Sunita Deshpande (सुनीता देशपांडे), P L Deshpande's wife, has written an unusually frank- for inbred Marathi literary culture of second half of 20th century- essay on Kalelkar, throwing light on many aspects of his personal life. (After reading the essay, Kalelkar became more interesting for me.)

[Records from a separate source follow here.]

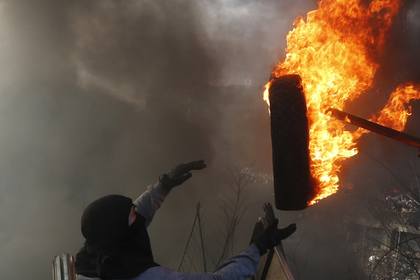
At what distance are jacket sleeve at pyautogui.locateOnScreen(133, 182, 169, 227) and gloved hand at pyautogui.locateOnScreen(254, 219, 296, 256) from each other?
1.35 metres

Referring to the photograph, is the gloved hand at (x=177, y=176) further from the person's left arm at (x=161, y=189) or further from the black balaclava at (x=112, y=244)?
the black balaclava at (x=112, y=244)

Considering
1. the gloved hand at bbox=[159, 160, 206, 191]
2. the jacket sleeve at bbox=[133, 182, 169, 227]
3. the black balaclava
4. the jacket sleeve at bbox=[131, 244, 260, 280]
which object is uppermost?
the gloved hand at bbox=[159, 160, 206, 191]

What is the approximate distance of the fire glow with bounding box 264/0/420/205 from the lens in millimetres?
2881

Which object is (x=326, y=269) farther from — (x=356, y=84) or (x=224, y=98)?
(x=356, y=84)

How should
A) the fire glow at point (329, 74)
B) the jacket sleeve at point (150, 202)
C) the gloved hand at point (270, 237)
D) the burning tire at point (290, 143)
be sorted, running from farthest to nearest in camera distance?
the jacket sleeve at point (150, 202) → the fire glow at point (329, 74) → the gloved hand at point (270, 237) → the burning tire at point (290, 143)

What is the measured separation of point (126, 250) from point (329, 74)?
8.37ft

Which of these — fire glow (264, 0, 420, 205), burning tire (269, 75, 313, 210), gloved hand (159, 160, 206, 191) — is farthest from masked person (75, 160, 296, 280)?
gloved hand (159, 160, 206, 191)

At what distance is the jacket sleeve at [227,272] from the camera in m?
2.03

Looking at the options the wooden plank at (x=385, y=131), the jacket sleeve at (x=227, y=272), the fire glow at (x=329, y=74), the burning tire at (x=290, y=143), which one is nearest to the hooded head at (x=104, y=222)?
the jacket sleeve at (x=227, y=272)

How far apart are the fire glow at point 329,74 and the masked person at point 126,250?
27.0 inches

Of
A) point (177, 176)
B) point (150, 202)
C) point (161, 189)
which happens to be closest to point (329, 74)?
point (177, 176)

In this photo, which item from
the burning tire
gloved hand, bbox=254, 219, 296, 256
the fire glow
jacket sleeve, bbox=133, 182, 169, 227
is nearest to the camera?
the burning tire

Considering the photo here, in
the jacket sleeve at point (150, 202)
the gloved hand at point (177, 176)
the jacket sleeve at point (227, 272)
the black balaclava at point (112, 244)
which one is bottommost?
the jacket sleeve at point (227, 272)

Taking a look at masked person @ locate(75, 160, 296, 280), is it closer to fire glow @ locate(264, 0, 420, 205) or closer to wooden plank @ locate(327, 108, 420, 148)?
fire glow @ locate(264, 0, 420, 205)
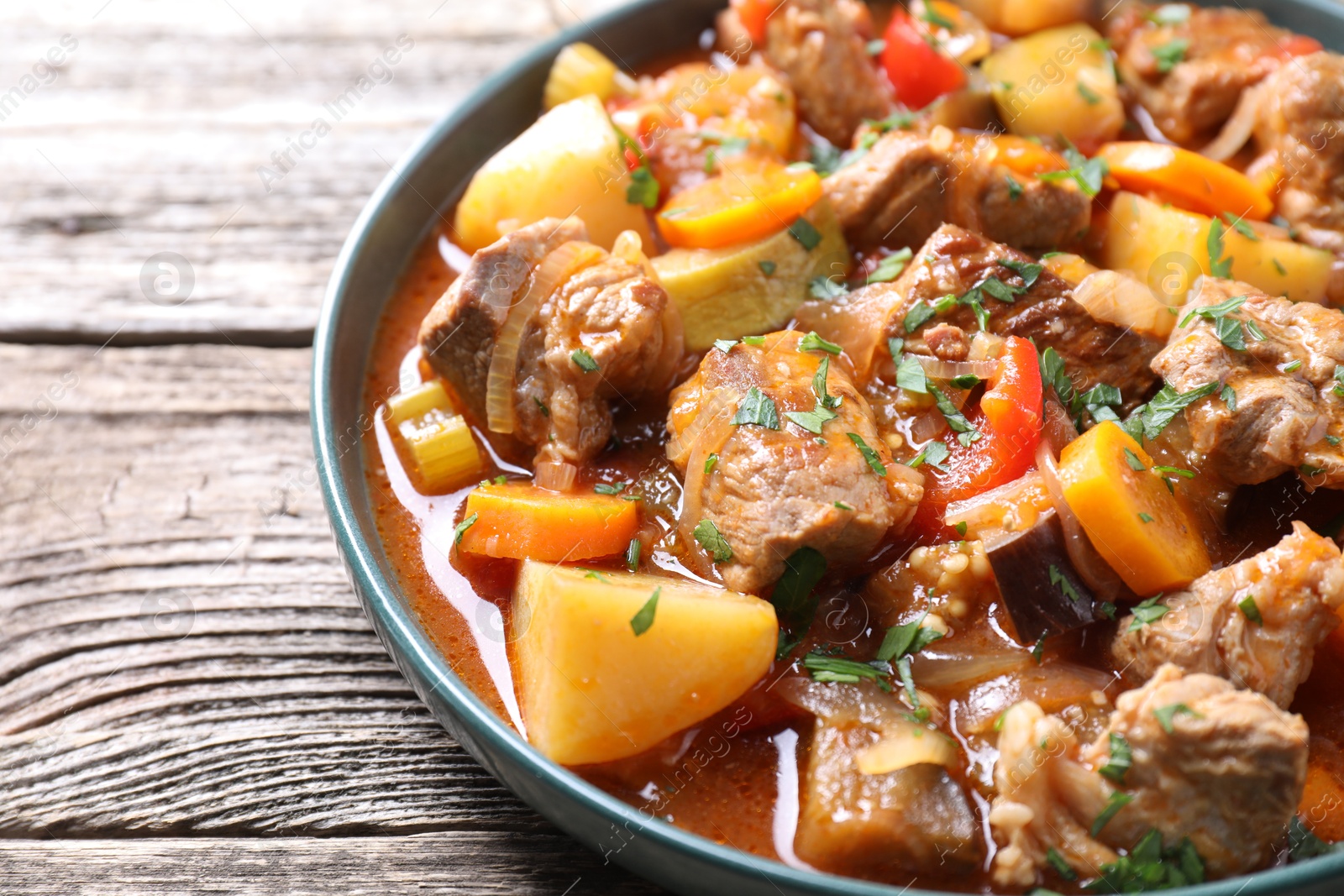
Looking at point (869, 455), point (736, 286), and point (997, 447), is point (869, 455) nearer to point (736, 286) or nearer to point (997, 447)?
point (997, 447)

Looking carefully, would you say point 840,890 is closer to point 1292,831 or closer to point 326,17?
point 1292,831

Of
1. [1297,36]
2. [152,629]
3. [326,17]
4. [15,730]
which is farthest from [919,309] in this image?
[326,17]

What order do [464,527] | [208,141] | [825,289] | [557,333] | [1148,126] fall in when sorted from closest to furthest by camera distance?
1. [464,527]
2. [557,333]
3. [825,289]
4. [1148,126]
5. [208,141]

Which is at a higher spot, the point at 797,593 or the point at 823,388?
the point at 823,388

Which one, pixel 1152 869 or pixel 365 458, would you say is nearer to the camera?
pixel 1152 869

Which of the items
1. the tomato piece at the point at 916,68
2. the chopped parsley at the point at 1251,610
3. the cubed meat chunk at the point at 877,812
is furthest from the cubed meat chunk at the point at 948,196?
the cubed meat chunk at the point at 877,812

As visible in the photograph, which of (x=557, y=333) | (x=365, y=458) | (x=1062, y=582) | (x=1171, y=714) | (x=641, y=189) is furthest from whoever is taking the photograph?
(x=641, y=189)

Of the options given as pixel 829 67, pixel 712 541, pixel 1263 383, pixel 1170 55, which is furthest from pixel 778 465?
pixel 1170 55
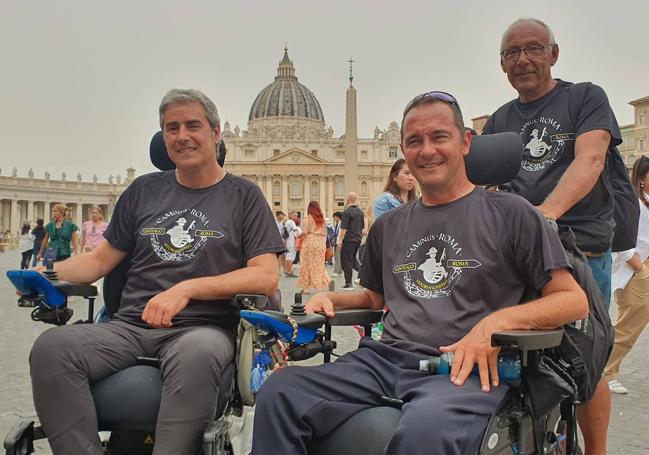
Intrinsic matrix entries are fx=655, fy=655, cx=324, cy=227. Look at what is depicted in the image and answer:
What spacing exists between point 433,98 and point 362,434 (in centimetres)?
137

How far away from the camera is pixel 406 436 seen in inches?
79.9

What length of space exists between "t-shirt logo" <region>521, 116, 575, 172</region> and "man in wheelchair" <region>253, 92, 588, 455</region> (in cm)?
83

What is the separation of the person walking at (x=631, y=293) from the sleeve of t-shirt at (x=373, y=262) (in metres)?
2.94

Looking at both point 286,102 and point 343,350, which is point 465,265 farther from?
point 286,102

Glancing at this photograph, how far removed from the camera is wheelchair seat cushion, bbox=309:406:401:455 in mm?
2160

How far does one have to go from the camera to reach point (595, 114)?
328 centimetres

In one of the most impressive passages from Kalelkar's book '"bhasha ani sanskriti" (भाषा आणि संस्कृती) he says:
When a class containing Lord Byron (1788 – 1824) was asked to write an essay on the subject of the Last Supper, Byron wrote just one line- 'The water saw its Lord and blushed'...Water in Latin is feminine...etc. etc. (page 47, edition December 1982)
This moved me so much when I first read it almost 25 years ago that I memorised it and kept quoting it in my conversations.
There are a couple of problems with this.
First, it was not the Last Supper but Marriage at Cana.
And second it was not Lord Byron- then a third grade boy- who first said this.
In fact it was Richard Crashaw (c.1613-1649) who wrote:
'The conscious water saw its God, and blushed' (original in Latin: Nympha pudica Deum vidit, et erubuit)
Read an earlier related post here
I feel Kalelkar should have attributed this to Crashaw. But did he know that it was Crashaw who first wrote it?
A lot of stuff written in Marathi has gone unchallenged.